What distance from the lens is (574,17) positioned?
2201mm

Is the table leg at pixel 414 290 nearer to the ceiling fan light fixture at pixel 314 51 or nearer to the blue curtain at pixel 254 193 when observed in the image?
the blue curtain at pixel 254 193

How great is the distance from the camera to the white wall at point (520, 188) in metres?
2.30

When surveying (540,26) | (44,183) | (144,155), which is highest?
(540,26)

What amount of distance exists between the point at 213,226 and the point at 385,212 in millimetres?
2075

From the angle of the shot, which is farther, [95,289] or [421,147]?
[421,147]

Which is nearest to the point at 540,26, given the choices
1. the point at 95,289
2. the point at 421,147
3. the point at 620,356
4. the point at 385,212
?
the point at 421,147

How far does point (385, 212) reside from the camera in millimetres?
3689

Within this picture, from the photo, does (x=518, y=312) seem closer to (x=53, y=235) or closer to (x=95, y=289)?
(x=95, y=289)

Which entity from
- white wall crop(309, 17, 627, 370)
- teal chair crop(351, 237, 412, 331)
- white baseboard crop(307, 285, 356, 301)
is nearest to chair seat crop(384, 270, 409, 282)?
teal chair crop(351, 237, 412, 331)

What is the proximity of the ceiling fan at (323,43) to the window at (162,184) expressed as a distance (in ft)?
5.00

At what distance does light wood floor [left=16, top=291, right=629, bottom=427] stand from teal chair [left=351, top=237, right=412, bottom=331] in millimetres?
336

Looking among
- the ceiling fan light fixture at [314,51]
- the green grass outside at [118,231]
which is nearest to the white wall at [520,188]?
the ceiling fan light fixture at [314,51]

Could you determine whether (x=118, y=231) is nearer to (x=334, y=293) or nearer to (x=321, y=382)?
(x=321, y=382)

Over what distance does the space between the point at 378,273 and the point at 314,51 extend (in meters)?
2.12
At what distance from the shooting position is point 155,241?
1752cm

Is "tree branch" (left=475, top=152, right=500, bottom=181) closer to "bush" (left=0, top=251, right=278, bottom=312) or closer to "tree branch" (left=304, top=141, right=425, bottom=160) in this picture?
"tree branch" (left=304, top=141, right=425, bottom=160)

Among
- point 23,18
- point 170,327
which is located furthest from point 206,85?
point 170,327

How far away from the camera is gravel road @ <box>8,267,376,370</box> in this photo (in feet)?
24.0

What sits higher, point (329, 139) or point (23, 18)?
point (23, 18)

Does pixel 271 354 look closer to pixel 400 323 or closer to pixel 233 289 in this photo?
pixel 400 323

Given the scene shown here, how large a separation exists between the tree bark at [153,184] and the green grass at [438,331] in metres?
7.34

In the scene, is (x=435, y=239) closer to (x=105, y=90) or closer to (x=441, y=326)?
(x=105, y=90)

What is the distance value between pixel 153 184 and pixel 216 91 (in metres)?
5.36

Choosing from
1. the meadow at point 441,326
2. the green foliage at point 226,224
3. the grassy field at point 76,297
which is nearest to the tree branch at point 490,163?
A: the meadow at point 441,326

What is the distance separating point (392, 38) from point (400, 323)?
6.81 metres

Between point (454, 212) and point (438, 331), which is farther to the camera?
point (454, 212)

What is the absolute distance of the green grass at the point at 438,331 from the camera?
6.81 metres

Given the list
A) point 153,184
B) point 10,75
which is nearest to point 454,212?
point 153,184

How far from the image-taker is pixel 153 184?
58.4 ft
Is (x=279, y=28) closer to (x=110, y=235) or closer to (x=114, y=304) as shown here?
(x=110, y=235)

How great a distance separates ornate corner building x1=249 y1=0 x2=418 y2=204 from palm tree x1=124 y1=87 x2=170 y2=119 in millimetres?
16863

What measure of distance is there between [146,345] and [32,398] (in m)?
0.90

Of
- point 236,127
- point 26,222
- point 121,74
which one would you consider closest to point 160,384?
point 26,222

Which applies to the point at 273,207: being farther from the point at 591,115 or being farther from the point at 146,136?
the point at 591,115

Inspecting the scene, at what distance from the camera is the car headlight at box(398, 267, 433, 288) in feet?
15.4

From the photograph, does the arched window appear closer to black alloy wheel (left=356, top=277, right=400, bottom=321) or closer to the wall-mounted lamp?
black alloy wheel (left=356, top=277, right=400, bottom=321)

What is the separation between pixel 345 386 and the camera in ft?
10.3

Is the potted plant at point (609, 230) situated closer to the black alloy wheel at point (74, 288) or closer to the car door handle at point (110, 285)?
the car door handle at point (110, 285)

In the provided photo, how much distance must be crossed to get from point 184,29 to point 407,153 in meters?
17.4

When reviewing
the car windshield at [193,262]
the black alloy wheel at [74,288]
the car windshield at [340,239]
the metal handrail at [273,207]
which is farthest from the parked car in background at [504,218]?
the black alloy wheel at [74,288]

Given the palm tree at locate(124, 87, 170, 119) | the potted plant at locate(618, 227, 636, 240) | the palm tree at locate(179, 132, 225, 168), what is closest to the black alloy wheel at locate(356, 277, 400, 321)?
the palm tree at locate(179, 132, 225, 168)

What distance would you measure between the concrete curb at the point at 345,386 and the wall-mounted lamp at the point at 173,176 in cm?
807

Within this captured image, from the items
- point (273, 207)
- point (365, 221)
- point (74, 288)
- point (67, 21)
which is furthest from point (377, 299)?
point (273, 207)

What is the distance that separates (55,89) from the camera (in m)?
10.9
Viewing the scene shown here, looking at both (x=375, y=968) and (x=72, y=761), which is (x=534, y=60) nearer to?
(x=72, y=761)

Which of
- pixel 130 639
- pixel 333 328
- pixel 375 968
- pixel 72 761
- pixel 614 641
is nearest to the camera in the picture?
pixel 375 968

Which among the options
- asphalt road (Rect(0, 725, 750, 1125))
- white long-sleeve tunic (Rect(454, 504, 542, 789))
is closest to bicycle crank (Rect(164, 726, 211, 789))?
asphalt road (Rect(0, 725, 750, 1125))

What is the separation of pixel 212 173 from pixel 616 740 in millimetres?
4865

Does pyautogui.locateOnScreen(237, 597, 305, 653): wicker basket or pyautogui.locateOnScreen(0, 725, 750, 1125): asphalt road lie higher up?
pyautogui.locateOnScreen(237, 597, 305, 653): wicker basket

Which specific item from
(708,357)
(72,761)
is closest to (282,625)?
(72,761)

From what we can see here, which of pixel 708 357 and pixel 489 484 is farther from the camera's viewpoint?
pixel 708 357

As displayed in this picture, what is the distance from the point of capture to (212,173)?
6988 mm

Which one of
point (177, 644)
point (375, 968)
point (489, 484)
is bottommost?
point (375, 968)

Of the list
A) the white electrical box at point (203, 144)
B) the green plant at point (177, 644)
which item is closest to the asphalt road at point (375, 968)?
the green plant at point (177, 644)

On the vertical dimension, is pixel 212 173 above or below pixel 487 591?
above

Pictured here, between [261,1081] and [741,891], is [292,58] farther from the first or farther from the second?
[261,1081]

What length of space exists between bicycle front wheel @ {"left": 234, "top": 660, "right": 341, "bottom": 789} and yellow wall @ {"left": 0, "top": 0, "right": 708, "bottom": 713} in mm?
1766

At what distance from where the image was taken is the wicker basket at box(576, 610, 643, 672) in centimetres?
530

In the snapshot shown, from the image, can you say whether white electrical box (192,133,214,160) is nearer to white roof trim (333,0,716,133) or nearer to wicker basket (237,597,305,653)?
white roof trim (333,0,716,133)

┄┄┄┄┄┄

Stated exercise:
Write the whole listing out again. Keep every line exactly as it is.

Task output:
What distance from the lens is (574,17) positioned?
2201mm

Is the table leg at pixel 414 290 nearer to the ceiling fan light fixture at pixel 314 51 or nearer to the blue curtain at pixel 254 193 when observed in the image?
the blue curtain at pixel 254 193

How great is the distance from the camera to the white wall at point (520, 188) in metres?
2.30

When surveying (540,26) | (44,183) | (144,155), which is highest?
(540,26)

What amount of distance exists between the point at 213,226 and the point at 385,212 in millimetres?
2075

From the angle of the shot, which is farther, [95,289] or [421,147]?
[421,147]

Which is nearest to the point at 540,26, given the choices
1. the point at 95,289
2. the point at 421,147
3. the point at 620,356
4. the point at 385,212
?
the point at 421,147

How far does point (385, 212) reside from the camera in millimetres?
3689

Within this picture, from the photo, does (x=518, y=312) seem closer to (x=53, y=235) or closer to (x=95, y=289)?
(x=95, y=289)

Which entity from
- white wall crop(309, 17, 627, 370)
- teal chair crop(351, 237, 412, 331)
- white baseboard crop(307, 285, 356, 301)
is nearest to chair seat crop(384, 270, 409, 282)?
teal chair crop(351, 237, 412, 331)

What is the proximity of the ceiling fan at (323,43) to the window at (162,184) expressed as a distance (in ft)?
5.00

At what distance does light wood floor [left=16, top=291, right=629, bottom=427] stand from teal chair [left=351, top=237, right=412, bottom=331] in millimetres?
336

Looking among
- the ceiling fan light fixture at [314,51]
- the green grass outside at [118,231]
which is nearest to the white wall at [520,188]?
the ceiling fan light fixture at [314,51]

Could you determine whether (x=118, y=231) is nearer to (x=334, y=293) or nearer to (x=321, y=382)?
(x=321, y=382)

Over what distance does the space between the point at 378,273 and the point at 314,51 extend (in meters)?
2.12
At what distance from the shooting position is point 155,241?
1752cm

Is "tree branch" (left=475, top=152, right=500, bottom=181) closer to "bush" (left=0, top=251, right=278, bottom=312) or closer to "tree branch" (left=304, top=141, right=425, bottom=160) in this picture?
"tree branch" (left=304, top=141, right=425, bottom=160)

Among
- point 23,18
- point 170,327
which is located furthest from point 206,85?
point 170,327

How far away from the camera is gravel road @ <box>8,267,376,370</box> in this photo (in feet)?
24.0

What sits higher, point (329, 139) or point (23, 18)?
point (23, 18)

Does pixel 271 354 look closer to pixel 400 323 or closer to pixel 233 289 in this photo?
pixel 400 323

Given the scene shown here, how large a separation exists between the tree bark at [153,184] and the green grass at [438,331] in metres?
7.34

In the scene, is (x=435, y=239) closer to (x=105, y=90) or closer to (x=441, y=326)?
(x=105, y=90)

What is the distance value between pixel 153 184 and pixel 216 91 (in metres)?
5.36

Choosing from
1. the meadow at point 441,326
2. the green foliage at point 226,224
3. the grassy field at point 76,297
which is nearest to the tree branch at point 490,163?
A: the meadow at point 441,326

What is the distance separating point (392, 38) from point (400, 323)?
6.81 metres

Between point (454, 212) and point (438, 331), which is farther to the camera?
point (454, 212)

What is the absolute distance of the green grass at the point at 438,331 from the camera?
6.81 metres

Given the list
A) point 153,184
B) point 10,75
which is nearest to point 454,212?
point 153,184

How far from the image-taker is pixel 153 184?
58.4 ft
Is (x=279, y=28) closer to (x=110, y=235) or closer to (x=114, y=304) as shown here?
(x=110, y=235)

How great a distance separates ornate corner building x1=249 y1=0 x2=418 y2=204 from palm tree x1=124 y1=87 x2=170 y2=119 in millimetres?
16863

What measure of distance is there between [146,345] and [32,398] (in m)?
0.90

Of
- point 236,127
- point 26,222
- point 121,74
which one would you consider closest to point 160,384?
point 26,222

Which applies to the point at 273,207: being farther from the point at 591,115 or being farther from the point at 146,136?
the point at 591,115

Inspecting the scene, at what distance from the camera is the car headlight at box(398, 267, 433, 288) in feet?
15.4

From the photograph, does the arched window appear closer to black alloy wheel (left=356, top=277, right=400, bottom=321) or closer to the wall-mounted lamp?
black alloy wheel (left=356, top=277, right=400, bottom=321)

What is the separation between pixel 345 386 and the camera in ft?
10.3

Is the potted plant at point (609, 230) situated closer to the black alloy wheel at point (74, 288) or closer to the car door handle at point (110, 285)?
the car door handle at point (110, 285)

In the provided photo, how much distance must be crossed to get from point 184,29 to point 407,153 in meters?
17.4

When reviewing
the car windshield at [193,262]
the black alloy wheel at [74,288]
the car windshield at [340,239]
the metal handrail at [273,207]
which is farthest from the parked car in background at [504,218]?
the black alloy wheel at [74,288]

Given the palm tree at locate(124, 87, 170, 119) | the potted plant at locate(618, 227, 636, 240) | the palm tree at locate(179, 132, 225, 168), what is closest to the black alloy wheel at locate(356, 277, 400, 321)?
the palm tree at locate(179, 132, 225, 168)

What distance would you measure between the concrete curb at the point at 345,386 and the wall-mounted lamp at the point at 173,176 in cm?
807

Within this captured image, from the items
- point (273, 207)
- point (365, 221)
- point (74, 288)
- point (67, 21)
which is furthest from point (377, 299)?
point (273, 207)

What is the distance that separates (55,89) from the camera (in m)?
10.9
Viewing the scene shown here, looking at both (x=375, y=968) and (x=72, y=761), which is (x=534, y=60) nearer to?
(x=72, y=761)

Which of
- pixel 130 639
- pixel 333 328
- pixel 375 968
- pixel 72 761
- pixel 614 641
is nearest to the camera in the picture?
pixel 375 968

Which among the options
- asphalt road (Rect(0, 725, 750, 1125))
- white long-sleeve tunic (Rect(454, 504, 542, 789))
is closest to bicycle crank (Rect(164, 726, 211, 789))?
asphalt road (Rect(0, 725, 750, 1125))

What is the separation of pixel 212 173 from pixel 616 740 in millimetres?
4865

Does pyautogui.locateOnScreen(237, 597, 305, 653): wicker basket or pyautogui.locateOnScreen(0, 725, 750, 1125): asphalt road lie higher up?
pyautogui.locateOnScreen(237, 597, 305, 653): wicker basket

Which specific item from
(708,357)
(72,761)
is closest to (282,625)?
(72,761)

From what we can see here, which of pixel 708 357 and pixel 489 484 is farther from the camera's viewpoint?
pixel 708 357

As displayed in this picture, what is the distance from the point of capture to (212,173)?
6988 mm

Which one of
point (177, 644)
point (375, 968)
point (489, 484)
is bottommost?
point (375, 968)

Of the list
A) the white electrical box at point (203, 144)
B) the green plant at point (177, 644)
which item is closest to the asphalt road at point (375, 968)?
the green plant at point (177, 644)

On the vertical dimension, is pixel 212 173 above or below pixel 487 591?
above

Pictured here, between [261,1081] and [741,891], is [292,58] farther from the first or farther from the second?
[261,1081]

What length of space exists between bicycle front wheel @ {"left": 234, "top": 660, "right": 341, "bottom": 789} and yellow wall @ {"left": 0, "top": 0, "right": 708, "bottom": 713} in mm?
1766

At what distance from where the image was taken is the wicker basket at box(576, 610, 643, 672) in centimetres?
530

In the snapshot shown, from the image, can you say whether white electrical box (192,133,214,160) is nearer to white roof trim (333,0,716,133) or nearer to wicker basket (237,597,305,653)?
white roof trim (333,0,716,133)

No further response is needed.